Here's what we're working on with our trusted partners.
⚠️ Stronger protection for endangered Steelhead — Thompson Steelhead should have been listed as Endangered years ago. With a return of fewer than 20 individuals, we're demanding DFO either expand fishing closures or accept the reality that these fish require legal protection under the Species At Risk Act.
📉 Sustainable access to sockeye — Sockeye returns this year look very promising — and we want to see that abundance put to good use. We believe selective fishing and strong monitoring are the path to more openings, not fewer. We'll continue urging DFO to resist premature reopenings and instead build the monitoring, terminal fishing opportunities, and selective gear requirements that earn broad support when abundance allows.
📊 Improved catch monitoring and transparency — With budget cuts on top of inadequate monitoring, the core work that makes fisheries management possible is at risk. Conservation can't happen without honest science, transparent data, and management that puts fish first.

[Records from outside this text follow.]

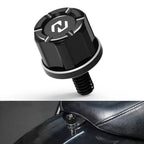 Aluminium Rear Seat Bolt Mount for Harley Heritage Classic FLHC FLHCS (2017–2023)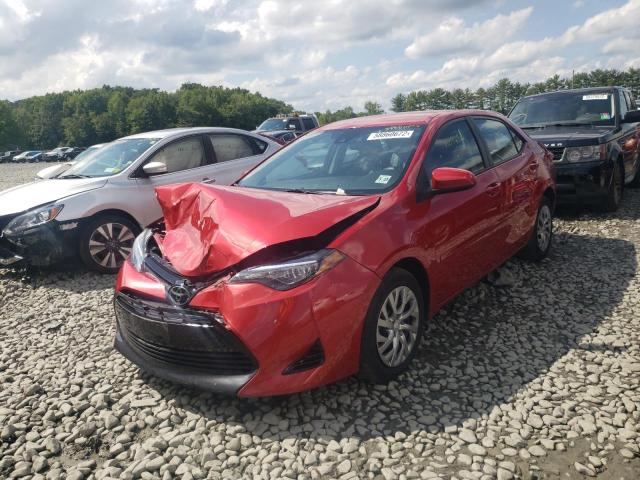 Photo 2 from auction – 2018 TOYOTA COROLLA L with VIN 2T1BURHE7JC109225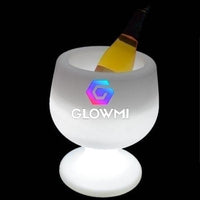 Champion Cup LED Ice Bucket - Glowmi LED Furniture & Decor 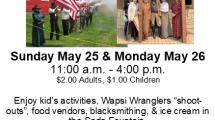 Flyer advertising the event.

🐟 Managing Chinook for Everyone — Marine recreational fisheries, which are always open somewhere, dominate chinook harvests. Meanwhile inland fishing communities who steward these fish are almost always shut out. This is especially troubling because so many chinook needlessly die due to regulations requiring the release of unmarked fish. We're advocating for fairer access and better regulations that conserve more chinook, while ensuring we meet our obligations under the Pacific Salmon Treaty, and protect prey-availability for Southern Resident Killer Whales.
🎣 A win for precautionary management — DFO took the coho crisis seriously and prioritized rebuilding over decades. We're excited to help develop new fishing plans that provide opportunities coho anglers haven't seen in a generation, and we're thankful for proposed new gear restrictions (like smaller hooks) that make recreational fishing more sustainable.
We'll submit this year's feedback shortly. In the meantime, our feedback last year provides a sense of what's involved and how seriously we take our role as a conservation stakeholder.
You can read our 2025 feedback here: https://www.mccpacific.org/2025/08/mcc-feedback-on-the-2025-26-salmon-ifmp/
Conservation can't happen without honest science, transparent data, and management that puts fish first. We'll keep showing up at the table to make that case.